Neticede güçlü bir antifaşist geleneği olan Almanya sosyalist solunun aşırı sağın yükselişine, kapitalist krize ve göçmenler meselesine karşı net politik alternatifler geliştirmesi büyük önem taşıyor. Evvela, halkın kanını emen kapitalistlere ve onların CDU, SPD ve Yeşiller ile temsil edilen siyasal hegemonyalarına karşı gerçek bir mücadeleci politik alternatif ortaya koymadan Almanya’da aşırı sağın yükselişi engellenemez. Yani anti faşist mücadele Almanya’da gençlik hareketi içerisinde etkili olan otonom ve antifa gruplarının pratiklerindeki gibi sadece antifaşist sokak eylemleri ile başarıya ulaşamaz.
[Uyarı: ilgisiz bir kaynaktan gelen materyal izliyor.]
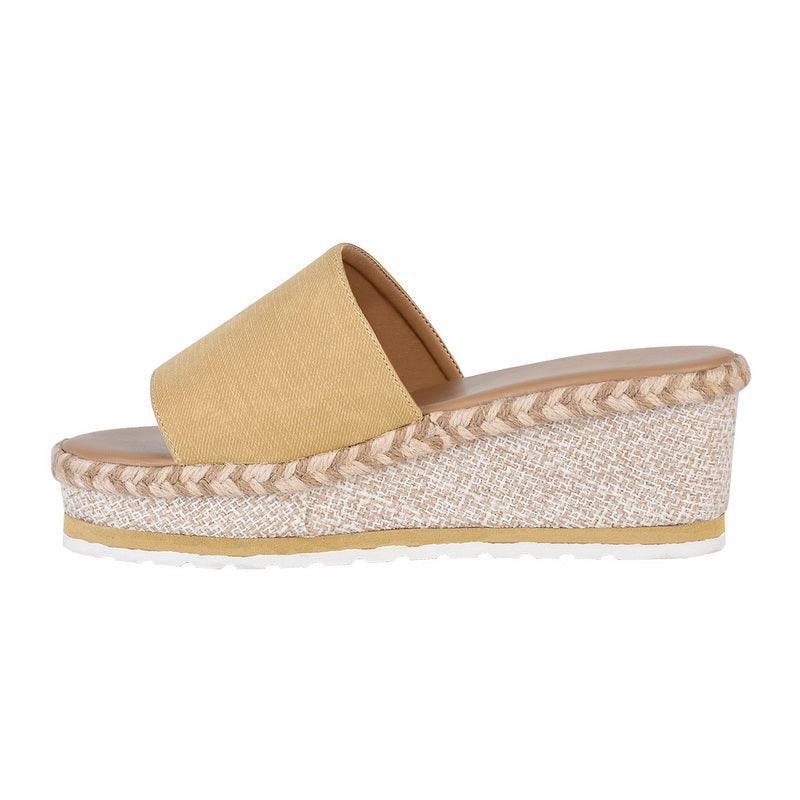 Cork - Foot Petals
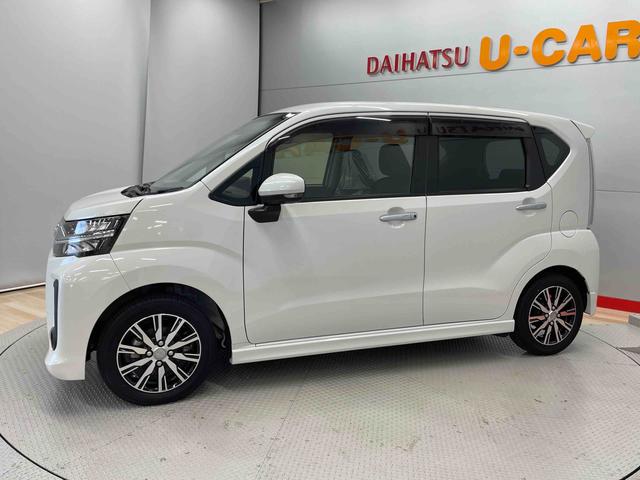 ムーヴカスタム　Ｘリミテッド　ＳＡIII（宮城県）の中古車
Emekçiler AfD’yi Almanya’daki tek protest parti olarak gördükleri ölçüde AfD güçlenmeye devam edecektir.
Alman Solunda Büyük Boşluk 
Doğu Almanya’nın eski iktidar partisi SED’in devamcısı olan ve bu eyaletlerde güçlü tabanı olan Die Linke (Sol Parti)’deki erime de tüm hızıyla sürüyor. Parti Brandenburg’da 8 puan oy kaybederek %10.7‘ye Saxony’de ise 8.5 puan oy kaybederek %10.3‘e gerilemiş durumda. Die Linke doğu eyaletlerinde SPD ile koalisyon hükümetleri kurmuş ve iktidarda neoliberal bir çizgi izlemişti. Örneğin Brandenburg’da 10 yıl önce 400 bin olan Die Linke oyları son seçimde 135 bine gerilemiş durumda. SPD ile eyalet yönetiminde kurulan ve emekçi düşmanlığı ile geçen koalisyon yıllarının Die Linke’yi nasıl erittiği ortada.
Almanya’da emekçi sınıfların durumu giderek kötüleşirken Die Linke muhalefet partisi olarak da fark yaratan bir parti görüntüsü çizememiş ve neticede bürokratik bir sistem partisi olarak ciddi ölçülerde mana kaybına uğramıştır. Şimdilerde bu kan kaybı Die Linke’nin iyiden iyiye silikleşmesini beraberinde getiriyor.
Almanya solunda Batı’daki trendlerle kıyaslandığında bazı boşlukların yaşandığı görülüyor. Zira Batı ülkelerindeki kapitalist kriz karşısında çeşitli sol reformist ya da sol popülist trendlerin yükselişi yaşanmıştı. Bunlar arasında İngiltere’de Corbyn, Fransa’da Melanchon, ABD’de Sanders ile bunlara ilaveten iflas eden Syriza ve Syriza’nın iflası ile yıldızı çabuk sönen Podemos‘u ilk akla gelenler. Gelgelelim Almanya’da SPD’nin azgın neoliberalizmine isyan edenler Die Linke’nin kuruluşuna katılmıştı. Ama Die Linke, özellike doğu Alman kanadının piyasacılığı ile fos çıkınca sol-reformist bir güç haline bile gelememişti. İşte bu boşluk Almanya’da bütün inisiyatifin tümüyle aşırı sağa geçmesine yol açıyor.